# Favourite thing about your Poo



## Woo (Oct 5, 2011)

Hi all, 

Thought I would start a thread asking what everyones favourite thing about their poo(s) is. I know it will be hard to pick just 1 thing 

My favourite thing that Noodle does

I have taught Noodle from day 1 that she is not allowed to beg for food when we are eating. She picked this up really quick and never begs for food. But she dosen't like to feel left out of anything so what she does when we sit down at the table to eat is she goes and gets one of her bones, brings it near to where we are eating and lays chewing her bone while we eat, stops as soon as we finish


----------



## Chumphreys (Oct 1, 2011)

Everything ) probably my favourite thing is her cuddles,especially when we come through the door and when we wake up in the morning 
XClare


----------



## Janev1000 (Oct 4, 2011)

Yes, it's got to be the amazing greetings I get when I come down in the mornings or home!. The cuddles come a close second! x


----------



## lady amanda (Nov 26, 2010)

Cuddles for me too!!! I love how lady will just come up, sit on my lap and wait for a hug or a cuddle. when she lies down and rests her head on my leg is a real heart string puller too


----------



## femmedufromage (Oct 20, 2012)

It has got to be cuddles and just his company. I would not be without him - sleeping next to me whilst I am typing!


----------



## Tressa (Aug 31, 2010)

Loads of things. Definitely the greetings and cuddles, too. The way he lies on his back and holds his ball in the air with his front paws...


----------



## tessybear (May 1, 2011)

The way they are at my side all the time and follow me all around the house.


----------



## Cat 53 (Aug 26, 2012)

For me it's his sheer zest and joy for life


----------



## JasperBlack (Sep 1, 2012)

Every little fluffy hair on his body! 


Sent from my iPhone using Tapatalk


----------



## Jedicrazy (Apr 26, 2011)

Their unconditional love and loyalty.


----------



## colpa110 (Jul 5, 2011)

The fact that when even when you are feeling at your crappiest they can put a smile in your face!


----------



## kiwi37uk (Aug 30, 2012)

Everything  greetings and cuddles but I think the best Pepsi has two toys she loves a bunny that goes everywhere and she puts it on my lap then sits and looks longingly at it till I throw it in the air for her to catch and her fav a pig blanket she has had since we got her and when she is tired she goes and gets it to cuddle like a comfort blanket - it is very cute to see


----------



## JasperBlack (Sep 1, 2012)

Jasper has a blankie too 


Sent from my iPhone using Tapatalk


----------



## Jayne Hall (Jun 9, 2012)

When Woody is asleep on my lap and I fall asleep as well ,


----------



## KCsunshine (Apr 16, 2012)

I think my favourite thing about her is how she completely tears around the woods or fields, going crazy jumping about and playing and then the way she stops to bark at the same things every walk....the hay bales, the poo bin, the grit bin, and a particlar lamp post. 

Great thread btw!


----------



## emmelg (Mar 4, 2012)

His big loving eyes xx


----------



## Nanci (Mar 1, 2012)

Great thread!!! My . . so much joy from them its hard to pick . . but Sami and Carley also were taught from day 1 NOT to beg for food while we are eating.
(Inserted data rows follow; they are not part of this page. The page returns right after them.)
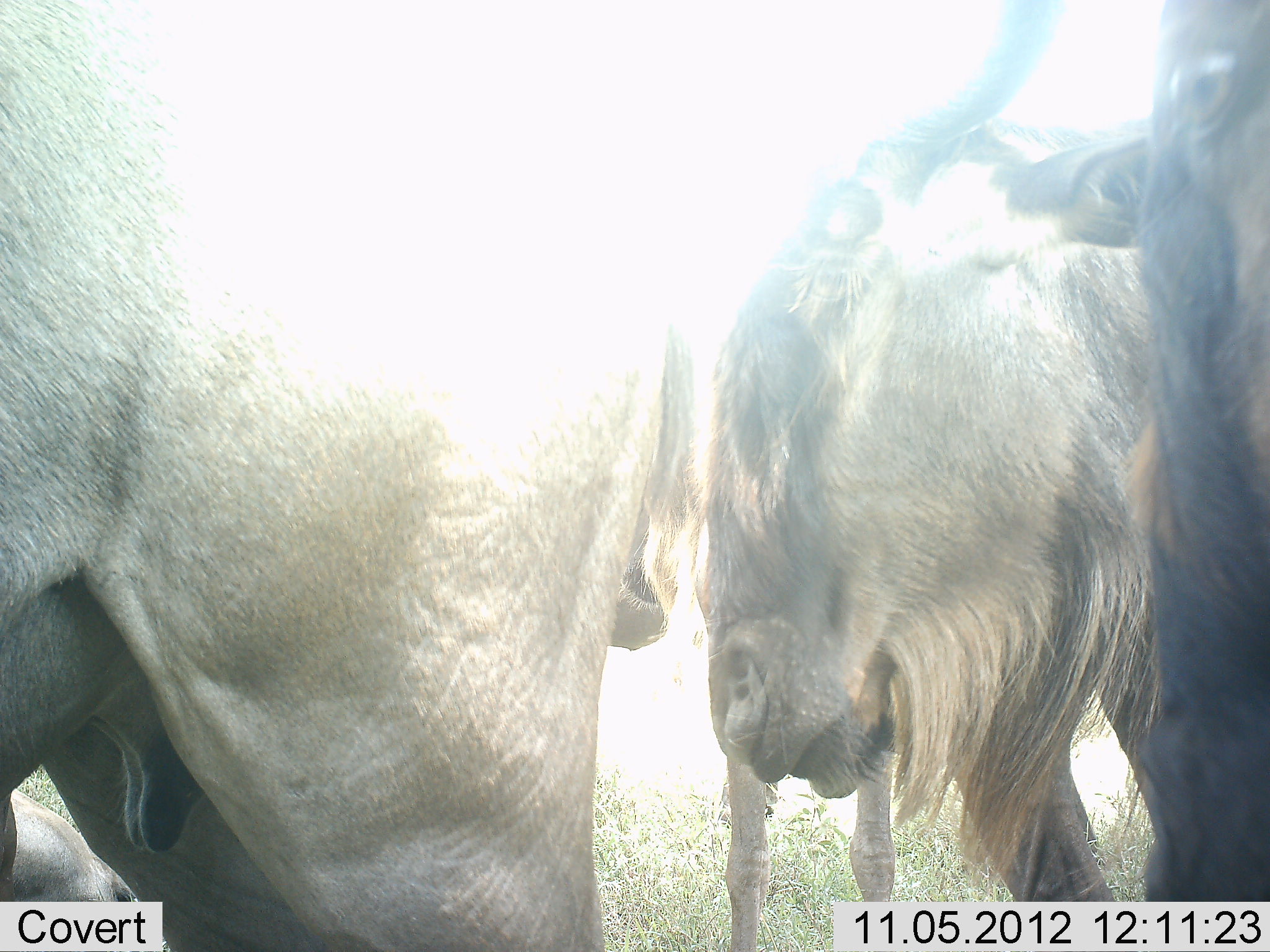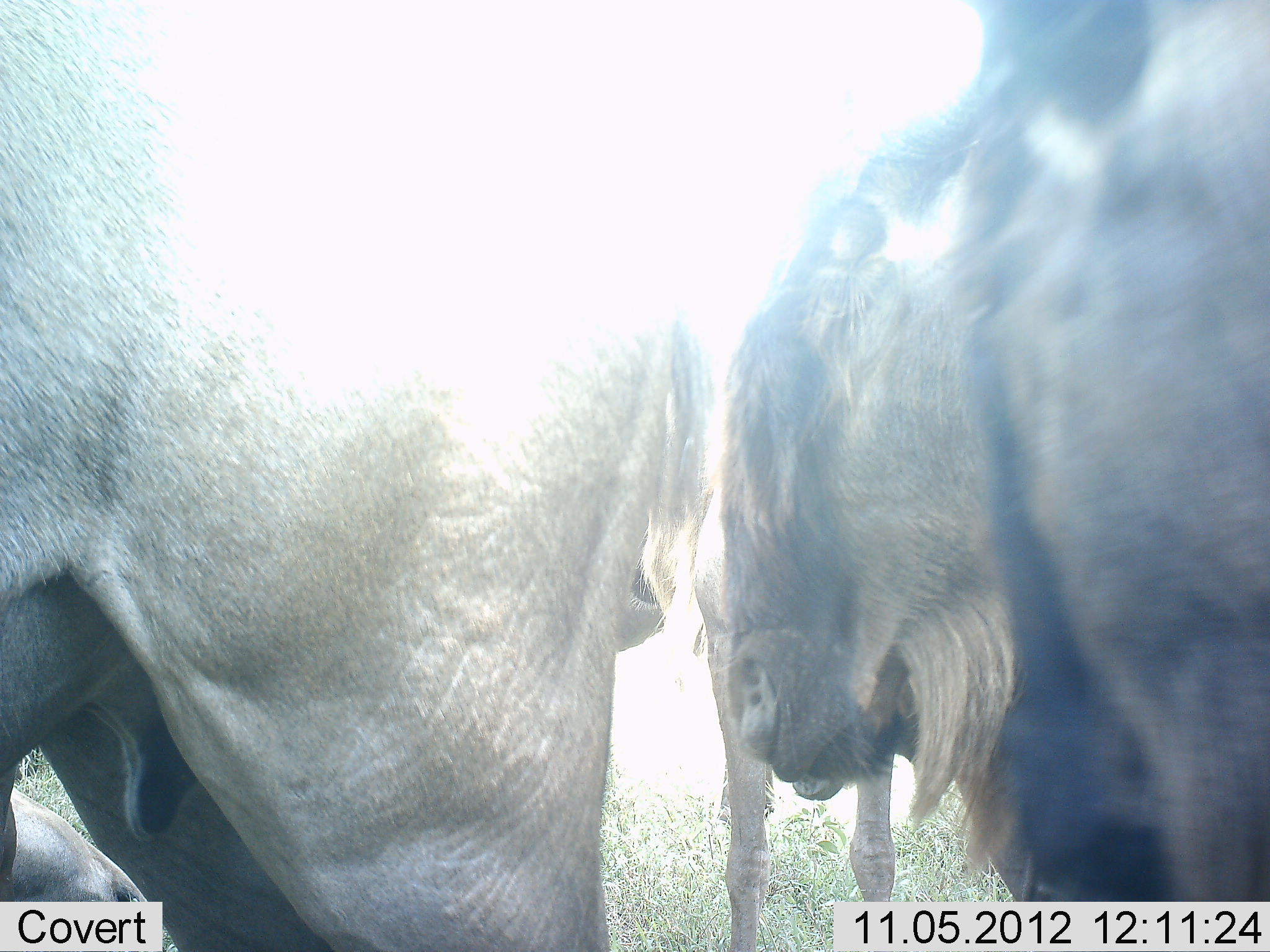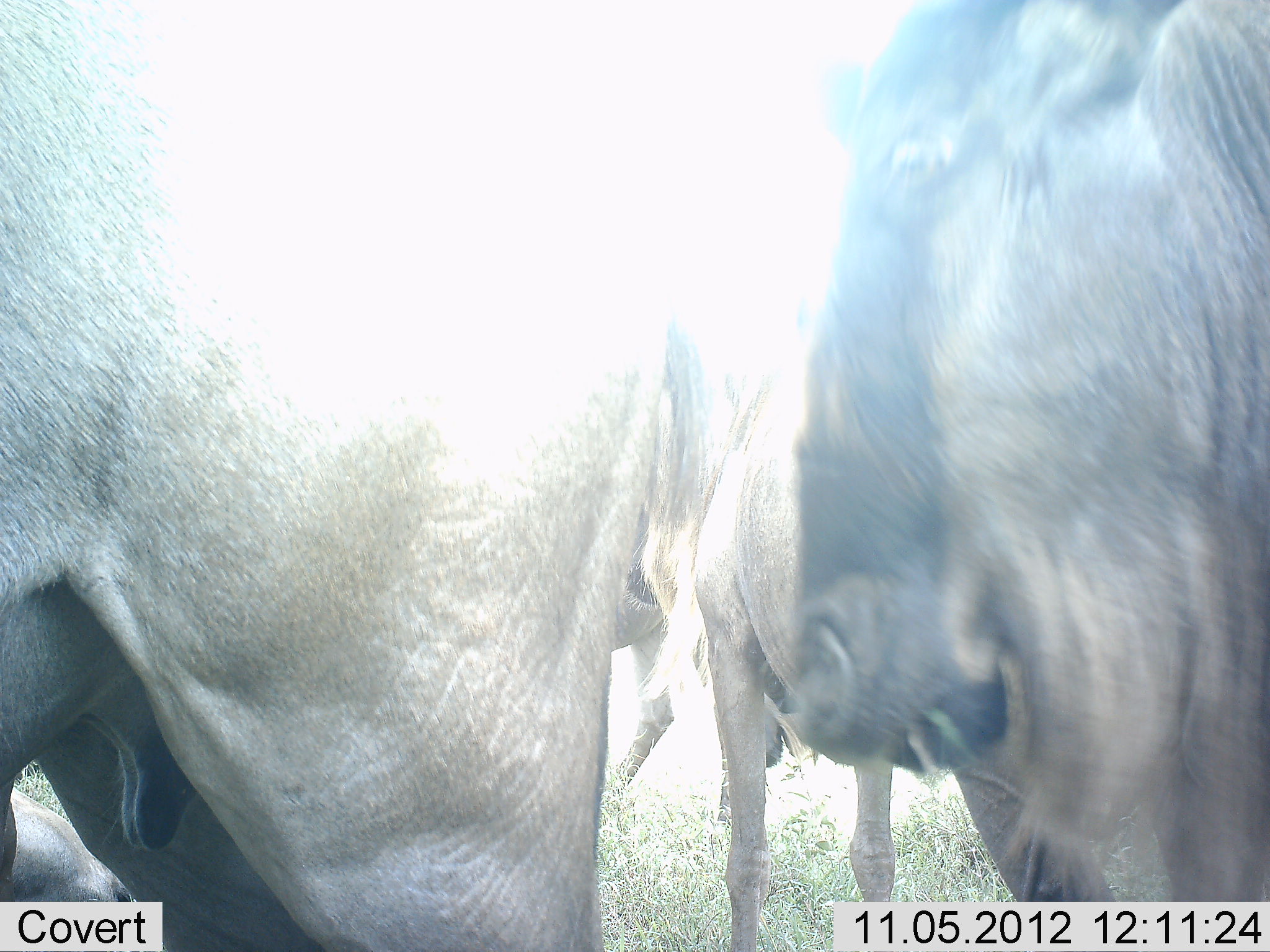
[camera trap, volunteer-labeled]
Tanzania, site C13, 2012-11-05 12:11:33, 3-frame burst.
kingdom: Animalia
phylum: Chordata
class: Mammalia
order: Artiodactyla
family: Bovidae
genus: Connochaetes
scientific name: Connochaetes taurinus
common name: blue wildebeest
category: wildebeest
Wildebeest (blue wildebeest) (Connochaetes taurinus), count 5. Behavior (volunteer vote fractions): standing 80%, resting 30%, moving 20%, interacting 10%. Young present (vote fraction): 0%. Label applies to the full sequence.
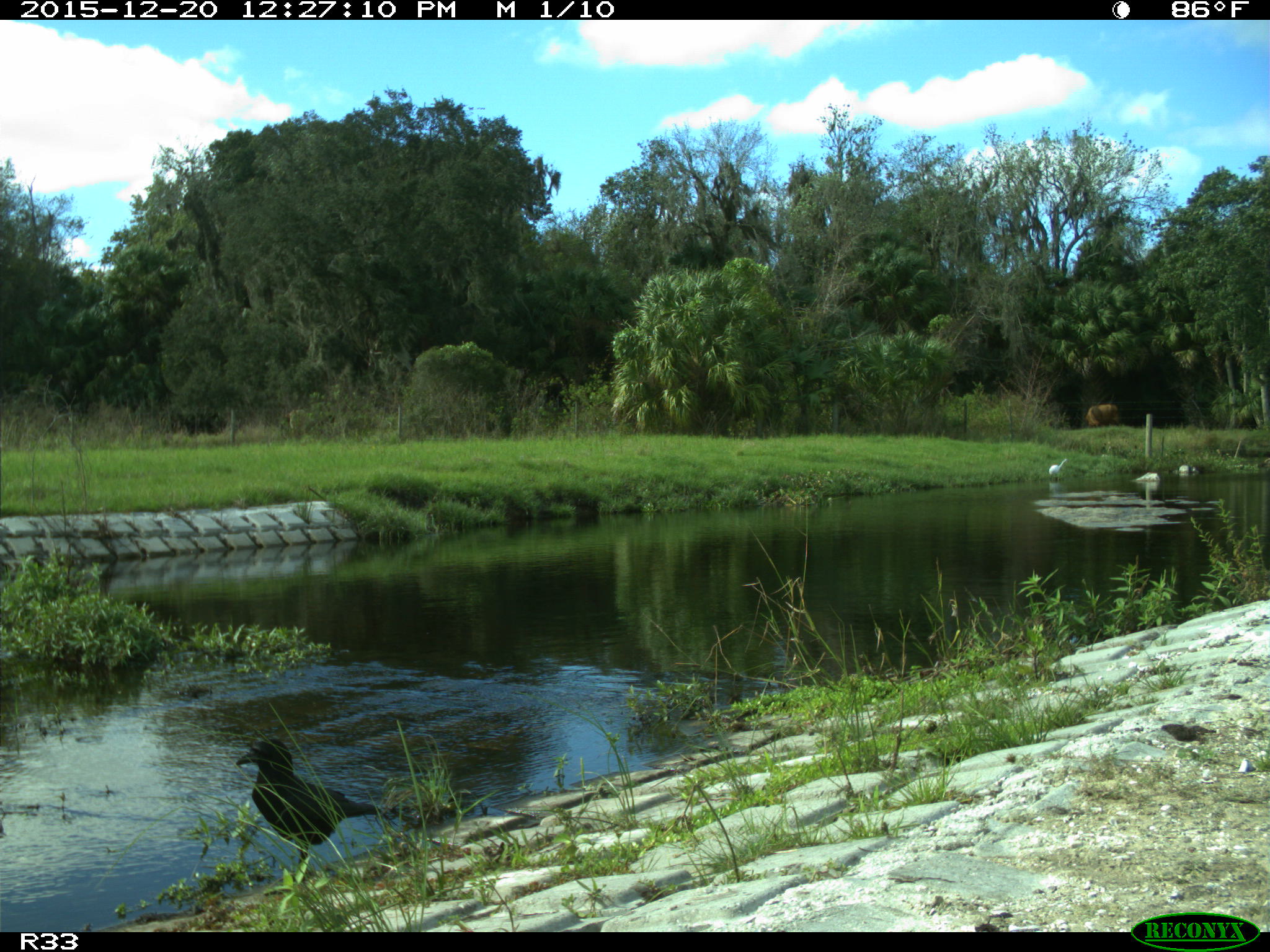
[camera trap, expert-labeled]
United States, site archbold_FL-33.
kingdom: Animalia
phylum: Chordata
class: Aves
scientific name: Aves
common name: birds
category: unidentified bird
Unidentified bird (birds) (Aves).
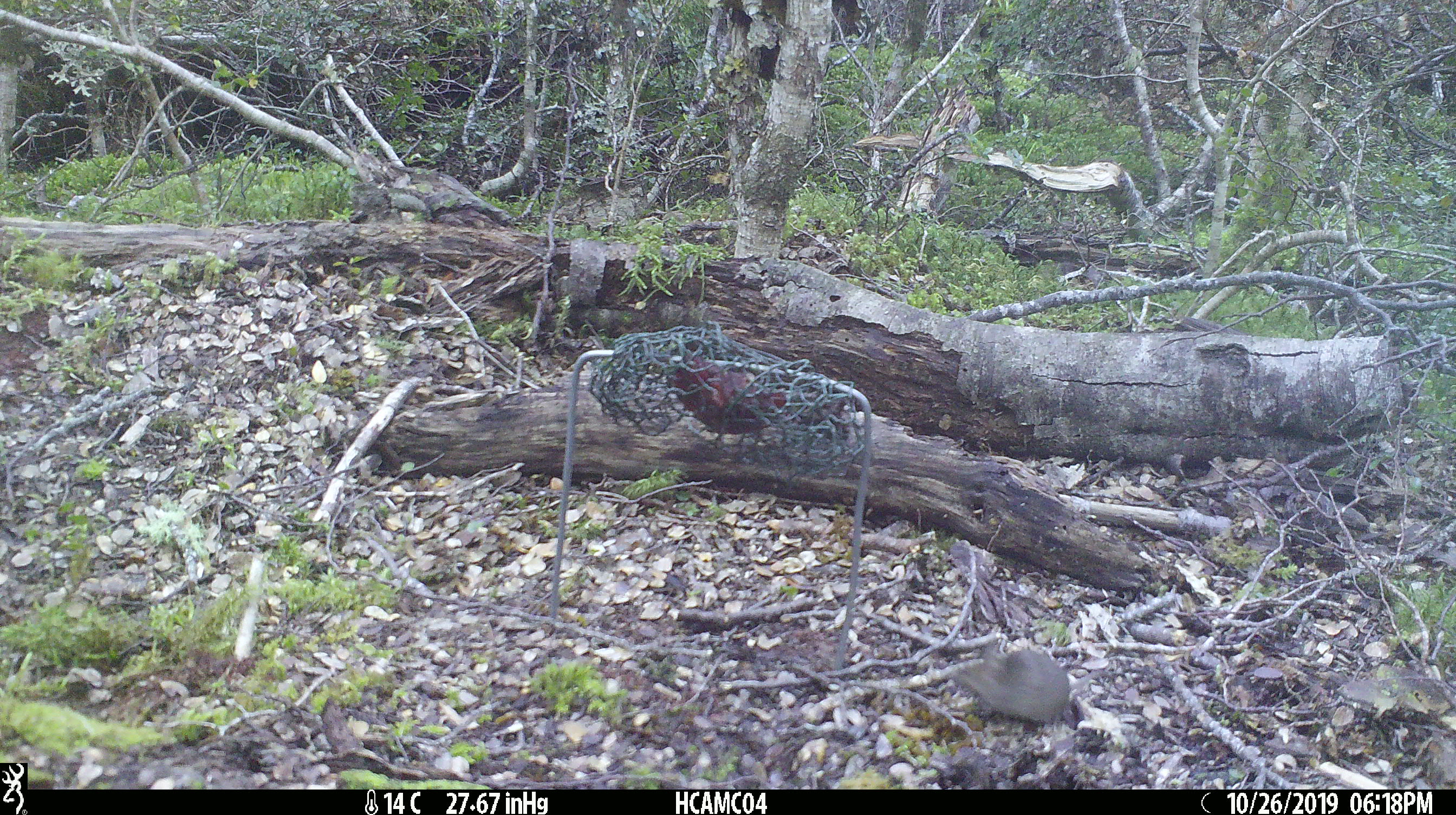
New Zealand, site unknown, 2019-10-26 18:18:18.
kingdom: Animalia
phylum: Chordata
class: Mammalia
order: Rodentia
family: Muridae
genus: Mus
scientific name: Mus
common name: mouse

Soooo Carleys favorite ploy is to sit and stare at us . . . if we do not look at her she patters her paws on the floor . . 1 2 1 2 like she is sliently stomping!! Then she will go a few steps and sit again with a big HUFF or sneeze (Just in case we may have missed seeing her right??) 
For Sami . . in the mornings he has a six sence on when we should be waking up . . he will soldier crawl from the bottom of the bed to my face and lay and stare at me!!! If I dont acknowledge him within a few minutes he will place his front paw on my face and just leave it there. If I move it . . he is still until I speak to him . . If I speak to him with a "hey buddy" . . he will roll over onto his back for a tummy rub. Sooo cute!!


----------



## Marzi (Sep 17, 2012)

Lovely to read all the above!
I just love watching Kiki run - the way she bounds and jumps without breaking stride, just because she can!
And the cuddles, the way she barks at me when I'm ironing so that I'll sit down for a quick cuddle break with her .... so difficult to stop the cuddle and get back to ironing!


----------



## RuthMill (Jun 30, 2012)

Nanci... How cute from both of yours! I love their wee personalities!


----------



## RuthMill (Jun 30, 2012)

I can't pick one thing out. I love everything about Lola! One of the cute things I love is when she clambers up on my lap and pats me demanding to be stroked, she will glance out the corner of her eye to check my attention is on her! Love the little side glances. Cute!


----------



## glitzydebs (Jun 10, 2011)

Everything about my super cuddly pup but the way she taps me with her paw if I stop tickling her. Just love her


----------



## Lynn<3 (Jul 4, 2011)

The way Amiee Jane will wrap her front paws around my neck, arm, leg, or whatever she can grab and hold tight like she's afraid I'm gonna leave her forever. I should be worried, but to me it says she loves and needs me.


----------



## dio.ren (Jan 18, 2013)

Her happy nature and the way she just loves everyone and every dog she meets. She is a little bubble of happiness and makes me smile every day Her cuddles are sweet too!


----------



## Woo (Oct 5, 2011)

Ahh, I've just really enjoyed reading all the favourite things about the poos, so hard to choose just one thing but their cuddles seems to be a front runner. Since I started the thread I keep looking at the things noodle does and thinking actually that's my favourite thing, the list would be endless if we wrote them all down, aren't we all so lucky to have such wonderful dogs in our lives.


----------



## DB1 (Jan 20, 2012)

Probably the bottom wiggle greeting!


----------



## dmgalley (Aug 19, 2012)

My favorite thing about Jake is how much happiness he has brought into our lives. No one ,including the sulky teen, can be around him without a smile on their face and that is something.


----------



## Becca90 (Dec 29, 2012)

I especially love it when he yawns and makes the little noise he makes!


----------